[Recorded data]

════════════════════

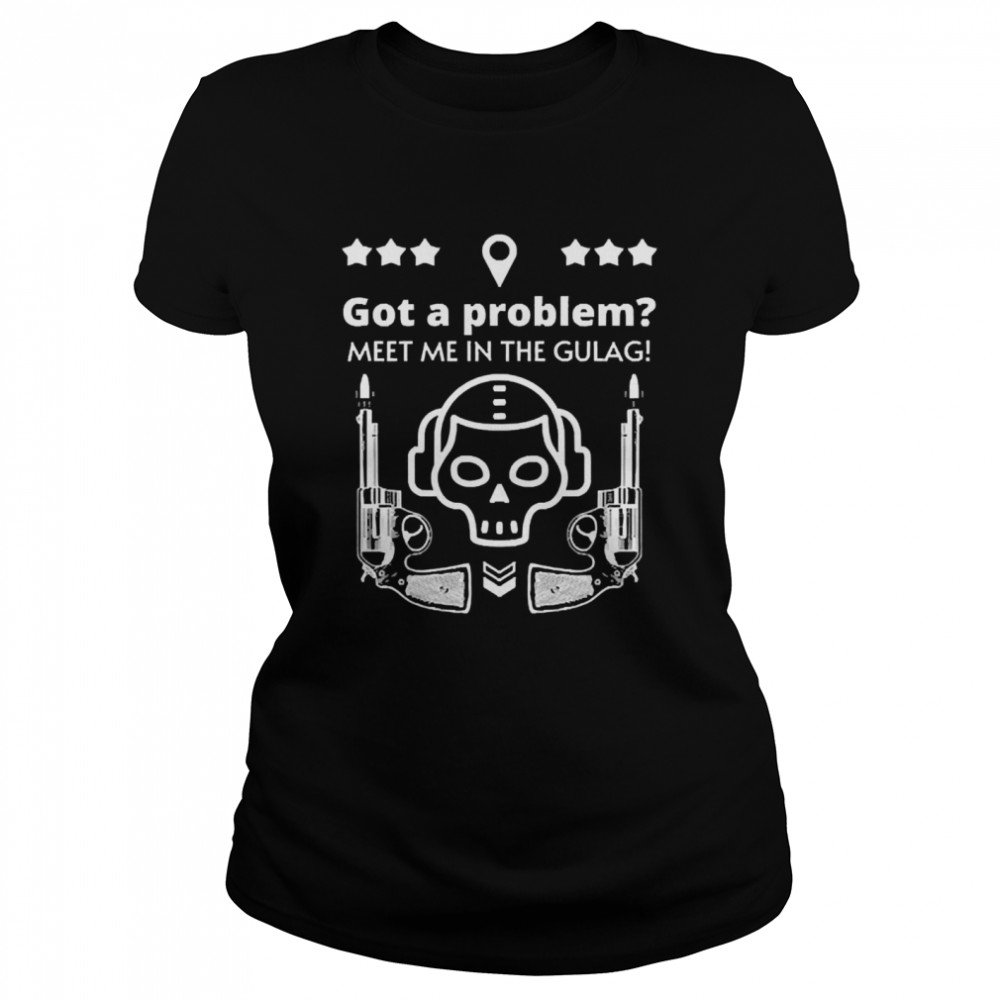 Got A Problem Meet Me In The Gulag Classic Women's T-shirt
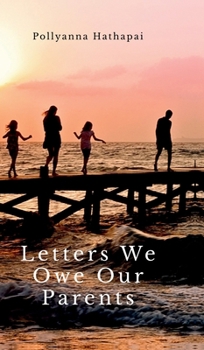 Hardcover Letters We Owe Our Parents: What I've Always Meant to Say Book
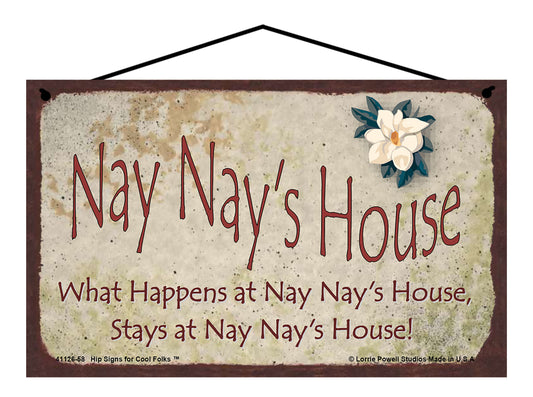 Nay Nay Magnolia Sign - Nay Nay's House What Happens at Nay Nay's House, Stays at Nay Nay's House!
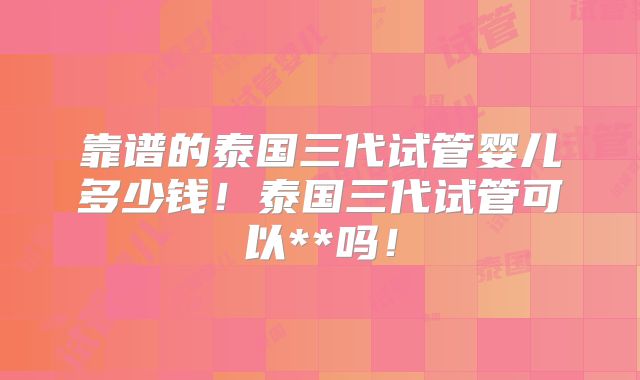 靠谱的泰国三代试管婴儿多少钱!泰国三代试管可以**吗!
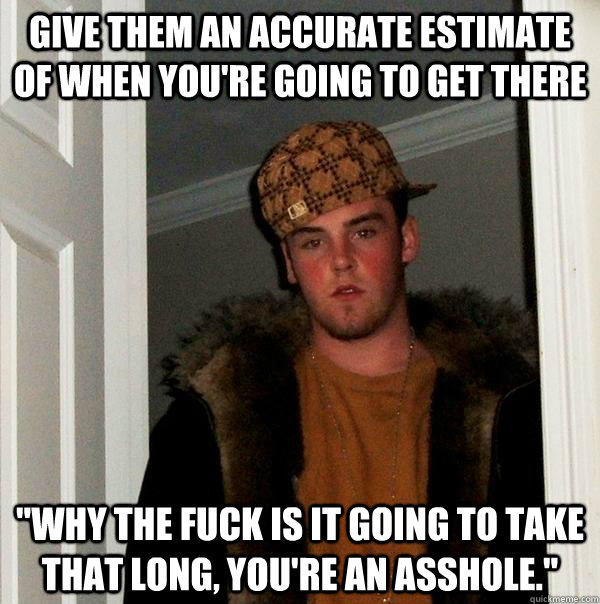 Give them an accurate estimate of when you're going to get there 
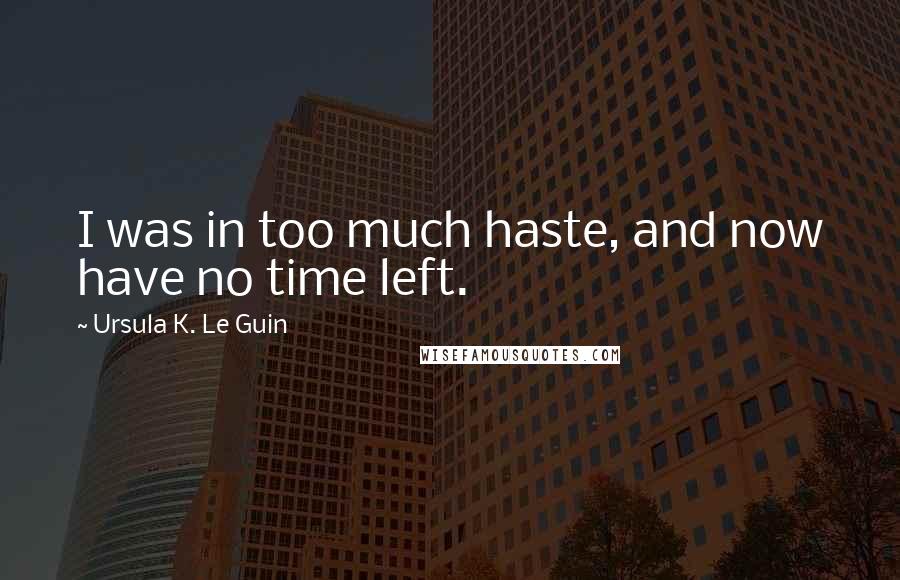 Ursula K. Le Guin Quotes: I was in too much haste, and now have no time left.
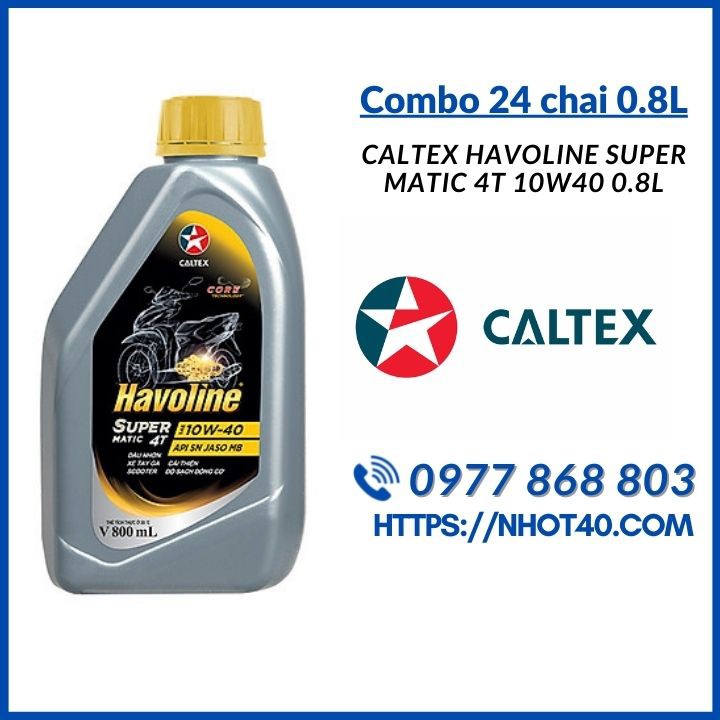 [Combo 24 Chai 0.8L] Caltex Havoline Super Matic 4T  10W40     0.8L  (nắp vàng)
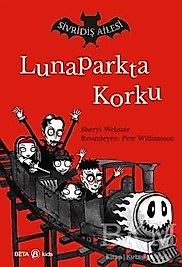 Sivridiş Ailesi Lunaparkta Korku - Beta Kids
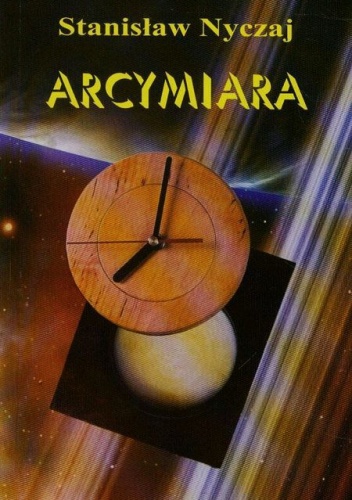Okładka: Stanisław Nyczaj - Arcymiara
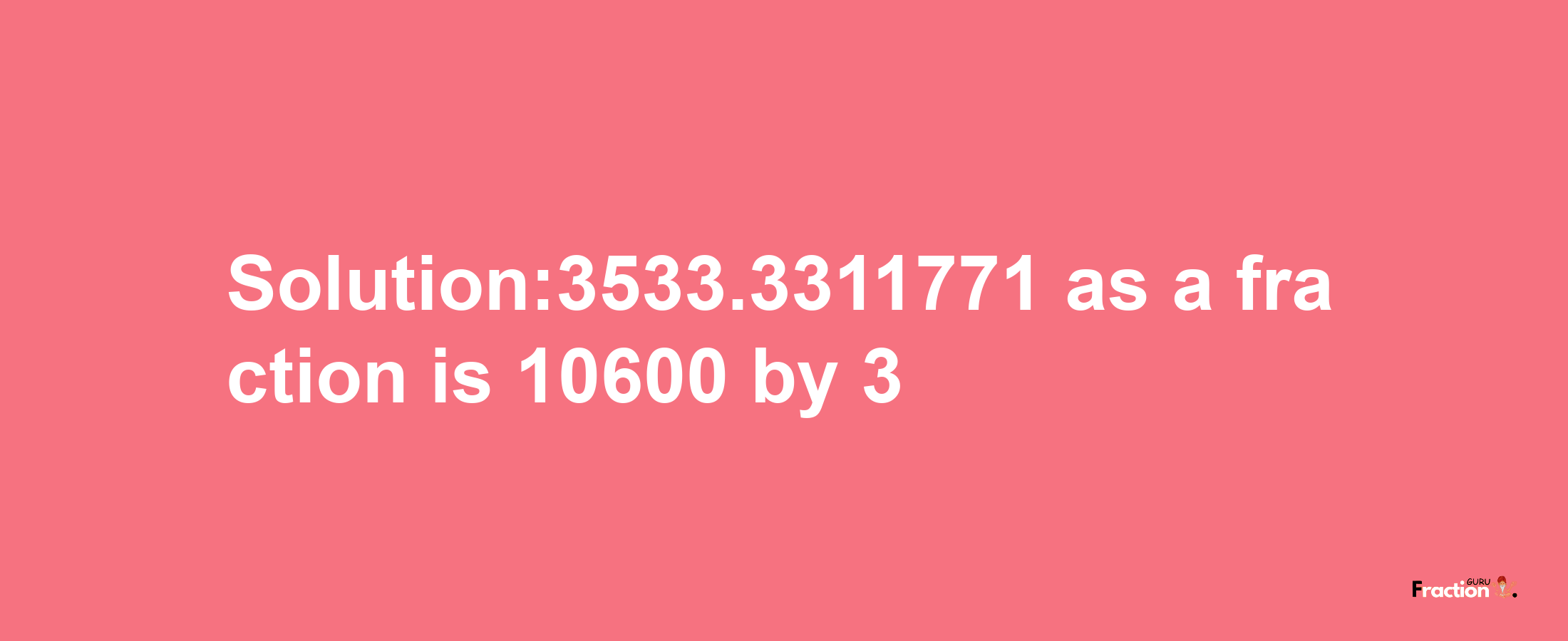 Solution:3533.3311771 as a fraction is 10600/3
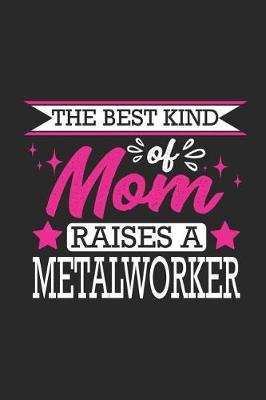 Book cover for The Best Kind of Mom Raises a Metalworker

════════════════════

▶ WORK ITEM: Repeat all of the records verbatim, leaving out the pictures.

▶ TASK SOLUTION:
 Got A Problem Meet Me In The Gulag Classic Women's T-shirt
 Hardcover Letters We Owe Our Parents: What I've Always Meant to Say Book
 Nay Nay Magnolia Sign - Nay Nay's House What Happens at Nay Nay's House, Stays at Nay Nay's House!
 靠谱的泰国三代试管婴儿多少钱!泰国三代试管可以**吗!
 Give them an accurate estimate of when you're going to get there 
 Ursula K. Le Guin Quotes: I was in too much haste, and now have no time left.
 [Combo 24 Chai 0.8L] Caltex Havoline Super Matic 4T  10W40     0.8L  (nắp vàng)
 Sivridiş Ailesi Lunaparkta Korku - Beta Kids
Okładka: Stanisław Nyczaj - Arcymiara
 Solution:3533.3311771 as a fraction is 10600/3
 Book cover for The Best Kind of Mom Raises a Metalworker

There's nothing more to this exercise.